Extrait fourni:
========================================
Canne : l’Etat et des collectivités annoncent une augmentation de la prime bagasse de 1,90€ par tonne

La proposition de l'Etat et des collectivités est loin de satisfaire Roméo Meynard, président de l'UDCAG, solidaire du Kolèktif des Agriculteurs, à l'orinigie de la mobilisation dans le secteur cannier.
Limités par leur marge de manœuvre, l’Etat, la Région et le Département de la Guadeloupe font un retour aux planteurs, à l’issue des nombreuses réunions organisées durant la semaine, avec les acteurs du secteur cannier. La prime bagasse sera augmentée de 1,90€ par tonne. Pour le reste, ils n’ont pas la main, mais assurent que les usiniers se sont engagés à partager le bénéfice réalisé, non plus exclusivement sur le sucre en vrac, mais aussi sur la mélasse, la bagasse et les sucres spéciaux.

Après moult échanges, entre planteurs, entre les différents acteurs de la filière canne-sucre, notamment avec les services de l’Etat, les collectivités régionale et départementale et les usiniers de la Guadeloupe dite "continentale", le week-end est décisif. Les producteurs mécontents, du fait de leurs faibles revenus, se satisferont-ils des propositions faites à l’issue des échanges, ou iront-ils au bout de leur menace : bloquer l’archipel et empêcher l’ouverture de la campagne sucrière 2024 ?

L’ensemble des planteurs sont invités à une grande réunion, demain (dimanche 25 février 2024), à 9h00, à la maison des agriculteurs de Petit-Canal. Pour le Kolèktif des Agriculteurs (KDA), à l’origine du mouvement de mécontentement, mais qui représente une minorité de professionnels, "seule une mobilisation de masse permettra d’augmenter le prix de la tonne de canne".

En attendant, l’Etat, la Région et le Département ont rendu une copie commune. Leur communiqué de presse vient d’être expédié aux rédactions, après une réunion organisée vendredi.

Des "efforts déjà entrepris"

En préambule, le préfet Xavier Lefort, le président de la Région Guadeloupe Ary Chalus et son homologue au département Guy Losbar "reconnaissent que cette filière constitue un pilier de l’économie agricole et joue un rôle essentiel dans l’aménagement du territoire guadeloupéen" ; d’où leur volonté de soutenir le secteur et de "lui redonner des perspectives".

Lors de la signature de la Convention canne 2023-2028, le 1er avril 2023, la rémunération de la tonne de canne revenant au planteur a subi une "augmentation sans précédent de 30%", portée au maximum à 109€ en Grande-Terre et en Basse-Terre et à 99,59€ à Marie-Galante, rappellent les exécutifs. Un tarif qui dépend de la richesse saccharine de la canne livrée.

Les planteurs prétendent à un minimum de 160€/tonne, un prix fixe revendiqué, en attendant la révision de la Convention canne 2023-2028, qui n'est pas figée.
Mais, de l'avis de Bruno Wachter, président de l'interprofession guadeloupéenne pour la canne-à-sucre (Iguacanne), accéder à cette demande reviendrait à mettre l'ensemble de la filière en faillite, dans la mesure où il faudrait alors rassembler 25 millions d'euros, soit la totalité du chiffre d'affaire de l'usine de Gardel, qui doit faire face à bien d'autres charges.
========================================
(Enregistrements issus d'une collecte de données)
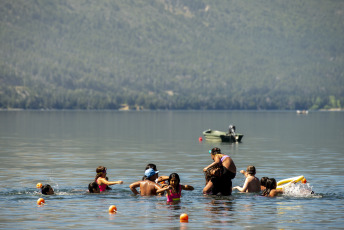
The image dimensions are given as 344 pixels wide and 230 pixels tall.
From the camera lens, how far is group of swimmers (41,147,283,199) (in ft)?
124

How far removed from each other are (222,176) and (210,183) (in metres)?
1.13

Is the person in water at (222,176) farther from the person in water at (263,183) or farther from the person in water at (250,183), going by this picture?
the person in water at (263,183)

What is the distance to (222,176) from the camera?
128 feet

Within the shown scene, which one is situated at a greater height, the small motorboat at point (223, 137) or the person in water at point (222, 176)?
the small motorboat at point (223, 137)

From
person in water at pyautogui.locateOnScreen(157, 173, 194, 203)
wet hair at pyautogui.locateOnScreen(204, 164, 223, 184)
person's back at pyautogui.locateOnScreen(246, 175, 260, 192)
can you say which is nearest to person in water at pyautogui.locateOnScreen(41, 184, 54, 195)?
person in water at pyautogui.locateOnScreen(157, 173, 194, 203)

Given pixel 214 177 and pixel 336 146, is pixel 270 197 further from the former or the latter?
pixel 336 146

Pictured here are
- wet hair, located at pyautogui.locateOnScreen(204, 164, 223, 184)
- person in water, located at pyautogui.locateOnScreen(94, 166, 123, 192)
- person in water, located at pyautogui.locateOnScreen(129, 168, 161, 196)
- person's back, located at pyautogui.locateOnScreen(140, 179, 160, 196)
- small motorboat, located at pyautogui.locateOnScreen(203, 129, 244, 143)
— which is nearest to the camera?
person in water, located at pyautogui.locateOnScreen(129, 168, 161, 196)

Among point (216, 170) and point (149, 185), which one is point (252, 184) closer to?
point (216, 170)

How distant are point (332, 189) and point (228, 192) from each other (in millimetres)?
8382

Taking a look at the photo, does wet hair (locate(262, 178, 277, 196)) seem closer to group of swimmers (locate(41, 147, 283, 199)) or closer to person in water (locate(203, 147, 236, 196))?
group of swimmers (locate(41, 147, 283, 199))

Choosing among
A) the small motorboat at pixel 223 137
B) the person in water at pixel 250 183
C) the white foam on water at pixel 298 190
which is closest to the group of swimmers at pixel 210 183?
the person in water at pixel 250 183

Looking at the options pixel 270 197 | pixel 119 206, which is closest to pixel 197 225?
pixel 119 206

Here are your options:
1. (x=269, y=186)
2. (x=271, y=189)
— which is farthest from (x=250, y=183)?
(x=271, y=189)

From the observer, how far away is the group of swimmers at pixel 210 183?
37.9m
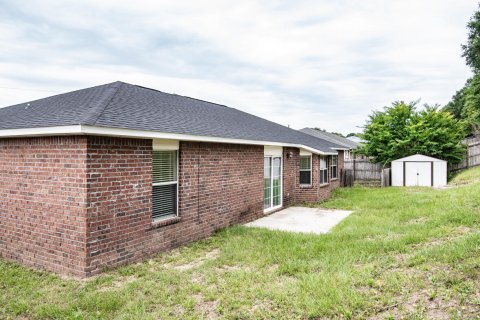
========================================
Exercices:
(1) Convertissez en liste JSON de chaînes, à raison d'une chaîne par ligne et sans les lignes vides, la partie des entrées qui commence à la ligne contenant « Here are your » et va jusqu'à la fin des entrées. Laissez les images hors de la réponse.
(2) Poursuivez l'article sur la filière canne en Guadeloupe à partir de son dernier paragraphe.

Corrigés des exercices:
(1)
[
  "Here are your options:",
  "1. (x=269, y=186)",
  "2. (x=271, y=189)",
  "— which is farthest from (x=250, y=183)?",
  "(x=271, y=189)",
  "From the observer, how far away is the group of swimmers at pixel 210 183?",
  "37.9m"
]

(2)
Pour cet acteur majeur de la canne en Guadeloupe, le problème est ailleurs : seuls les gros planteurs peuvent tirer leur épingle du jeu et être autonomes financièrement, en l'état actuel des choses.

Un effort qui "va être poursuivi" en 2024

D’autres évolutions, au bénéfice des planteurs sont annoncées ; de quoi augmenter encore leurs gains.

"La quasi-totalité de la prime bagasse va être reversée aux planteurs (12/13ème) soit 1,90€ supplémentaire par tonne", est-il promis. Le treizième restant comblera les frais de gestion et de contribution au Centre technique de la canne et du sucre (CTCS).
À ce jour, cette prime versée par l’Etat s’élève à 10/13ème des 14,50€ par tonne de canne livrée.

En réponse à la demande prioritaire des producteurs, à l’attention de l’usine de Gardel, à savoir le partage équitable des richesses issues de la canne, Etat, Région et Département se font moins précis :

Les industriels se sont engagés dans une démarche de partage de la valeur et du bénéfice réalisés sur les différents coproduits issus de la canne. Un protocole spécifique sera établi en ce sens, avant la fin de la campagne 2024 et devra être mis en œuvre dès cette année, en fonction du résultat économique des entreprises.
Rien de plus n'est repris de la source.